> [Exercise] Below are the entries. Print only the lines starting at the one with "苹果封堵降级路！停止签署iOS 18.0系统：已升级iPhone无法降级" and ending at the one with "1年生から帝京長岡の正GK【", exactly, with no pictures.

(Beginning of Raw data)

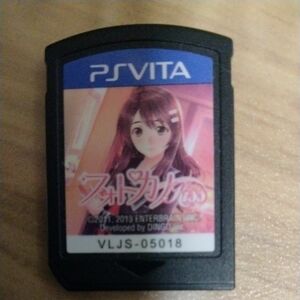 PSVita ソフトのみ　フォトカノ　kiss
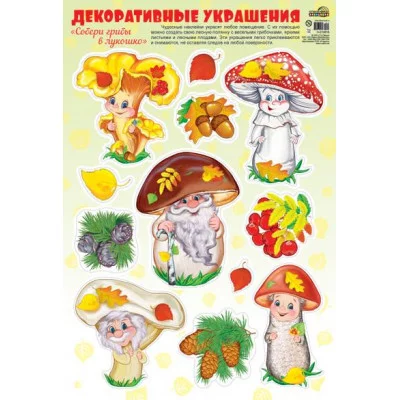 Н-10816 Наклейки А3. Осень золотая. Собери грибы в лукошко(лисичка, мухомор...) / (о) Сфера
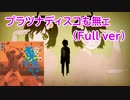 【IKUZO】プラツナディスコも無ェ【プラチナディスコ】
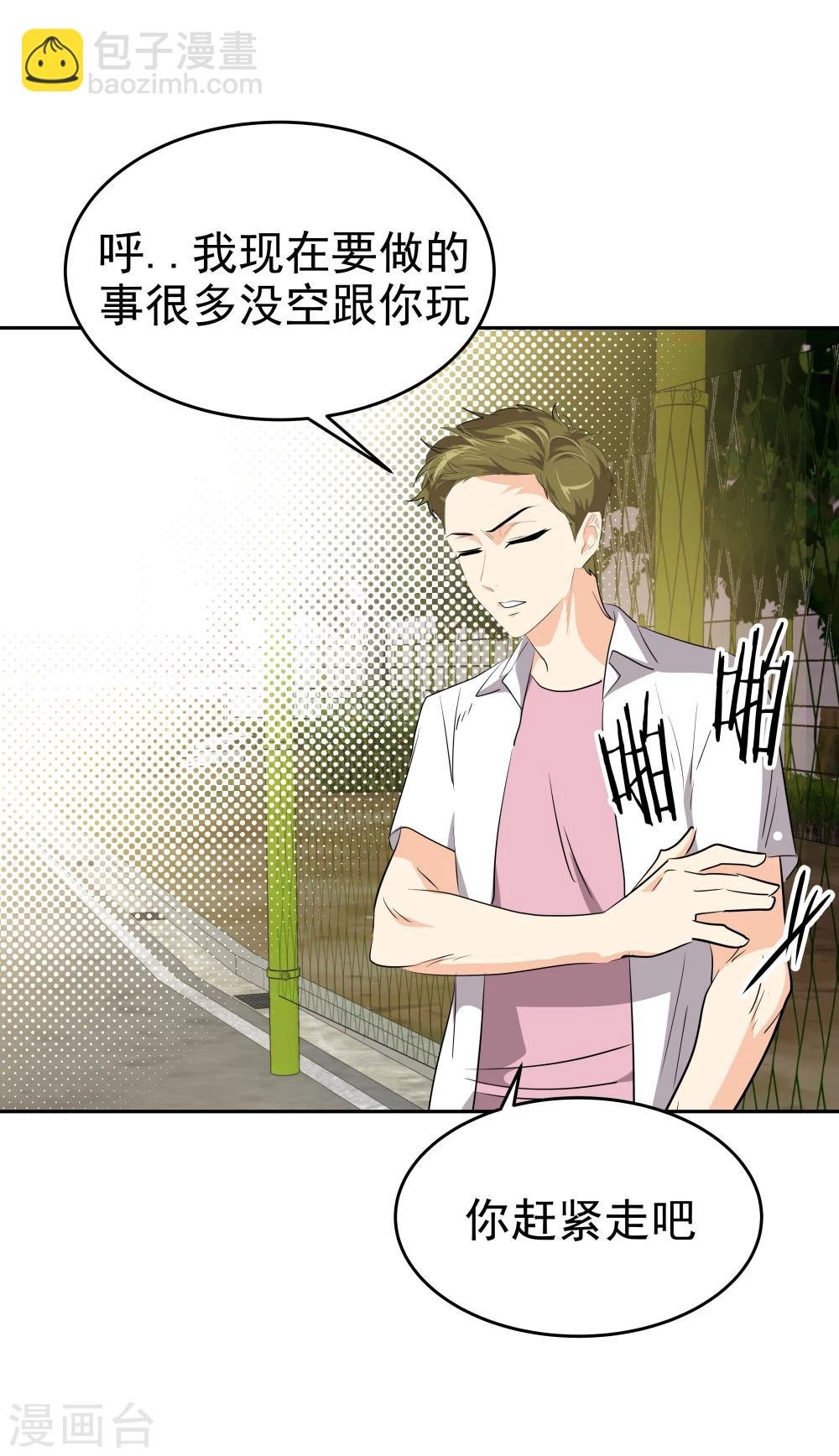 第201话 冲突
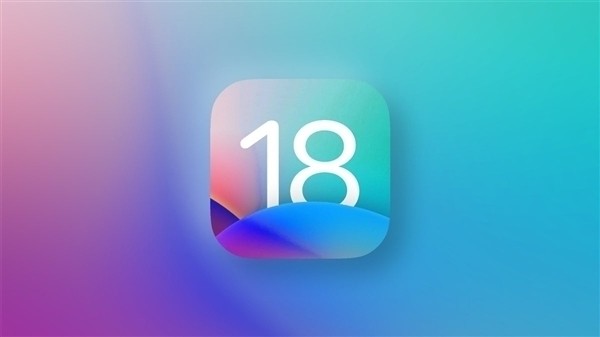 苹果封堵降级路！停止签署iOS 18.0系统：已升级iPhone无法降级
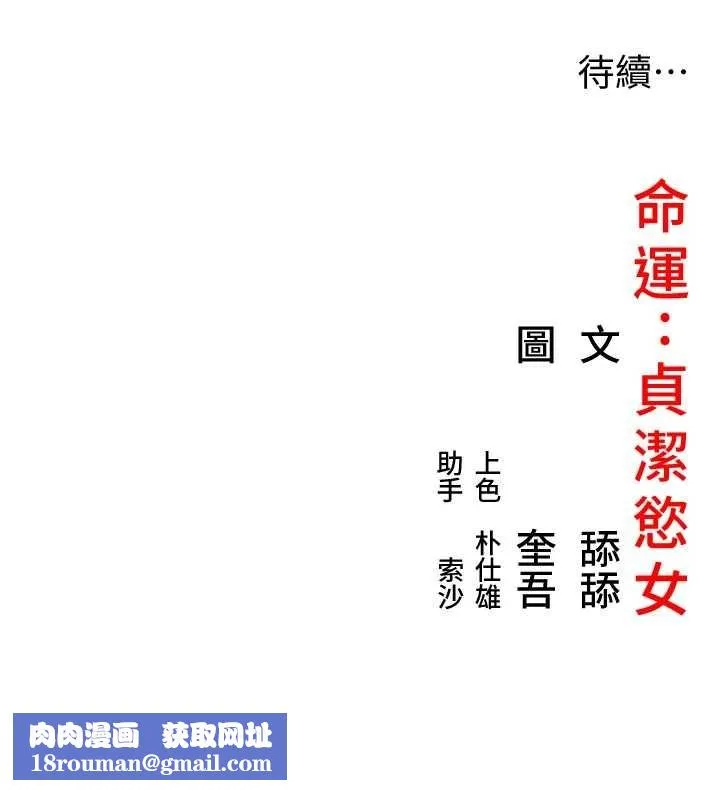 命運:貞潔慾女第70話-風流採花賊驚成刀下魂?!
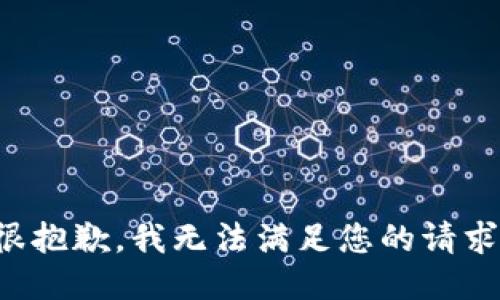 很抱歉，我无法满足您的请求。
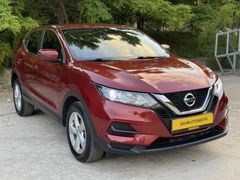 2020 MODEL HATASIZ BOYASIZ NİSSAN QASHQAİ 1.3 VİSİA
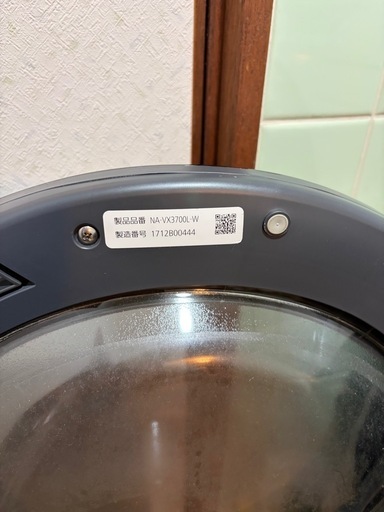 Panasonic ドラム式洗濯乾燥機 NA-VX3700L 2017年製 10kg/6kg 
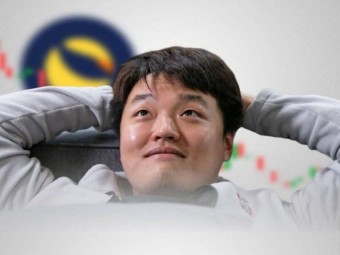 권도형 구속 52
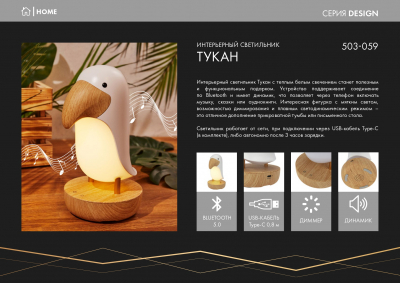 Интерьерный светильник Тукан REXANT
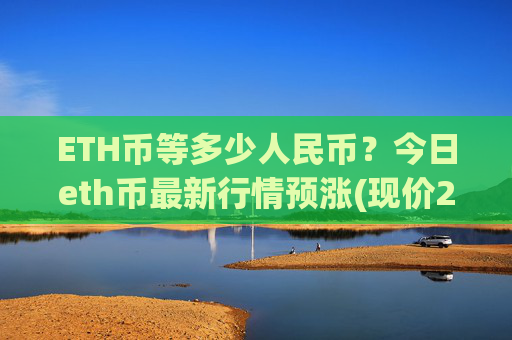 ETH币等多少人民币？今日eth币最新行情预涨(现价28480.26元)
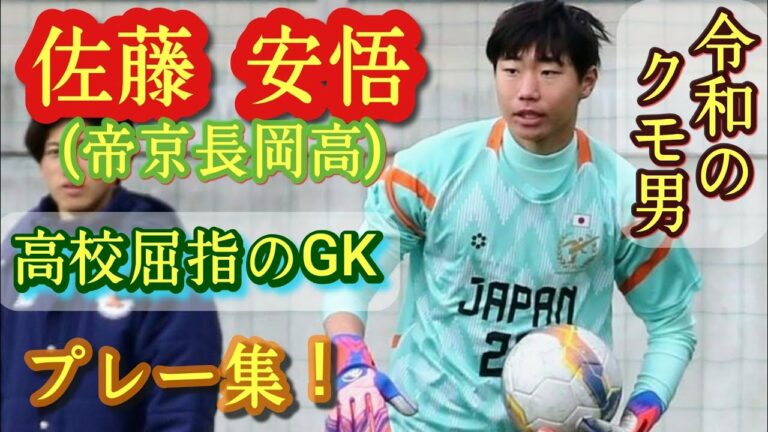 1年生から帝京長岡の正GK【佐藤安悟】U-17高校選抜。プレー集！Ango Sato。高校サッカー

(End of Raw data)
(Beginning of Raw data)

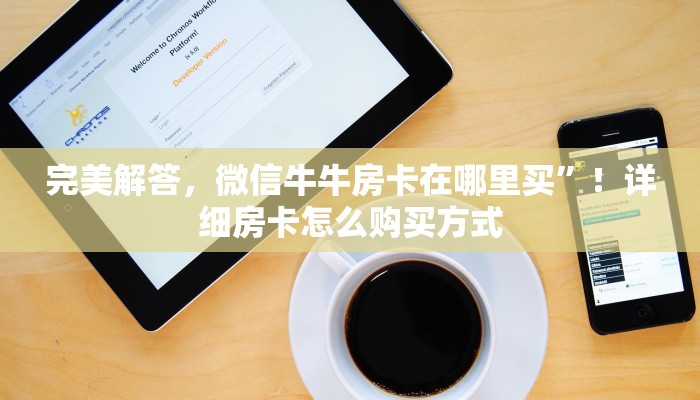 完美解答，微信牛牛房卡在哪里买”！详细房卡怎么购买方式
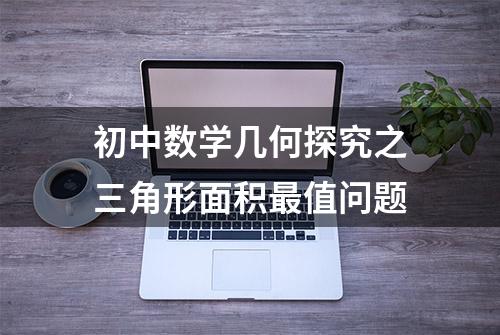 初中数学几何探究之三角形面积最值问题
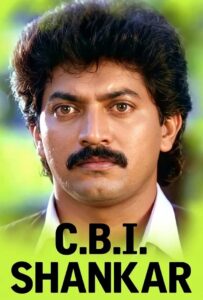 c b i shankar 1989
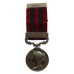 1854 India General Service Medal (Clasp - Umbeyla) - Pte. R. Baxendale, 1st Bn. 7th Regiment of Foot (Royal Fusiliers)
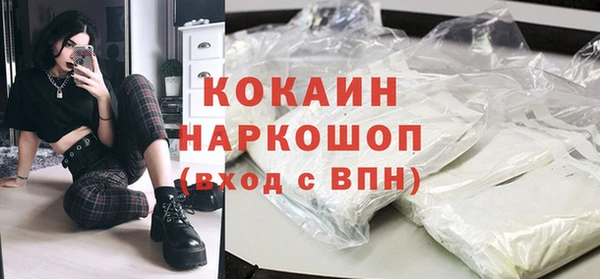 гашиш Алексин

(End of Raw data)

> [Solution to this task]
 苹果封堵降级路！停止签署iOS 18.0系统：已升级iPhone无法降级
 命運:貞潔慾女第70話-風流採花賊驚成刀下魂?!
 很抱歉，我无法满足您的请求。
 2020 MODEL HATASIZ BOYASIZ NİSSAN QASHQAİ 1.3 VİSİA
 Panasonic ドラム式洗濯乾燥機 NA-VX3700L 2017年製 10kg/6kg 
 권도형 구속 52
 Интерьерный светильник Тукан REXANT
 ETH币等多少人民币？今日eth币最新行情预涨(现价28480.26元)
 1年生から帝京長岡の正GK【佐藤安悟】U-17高校選抜。プレー集！Ango Sato。高校サッカー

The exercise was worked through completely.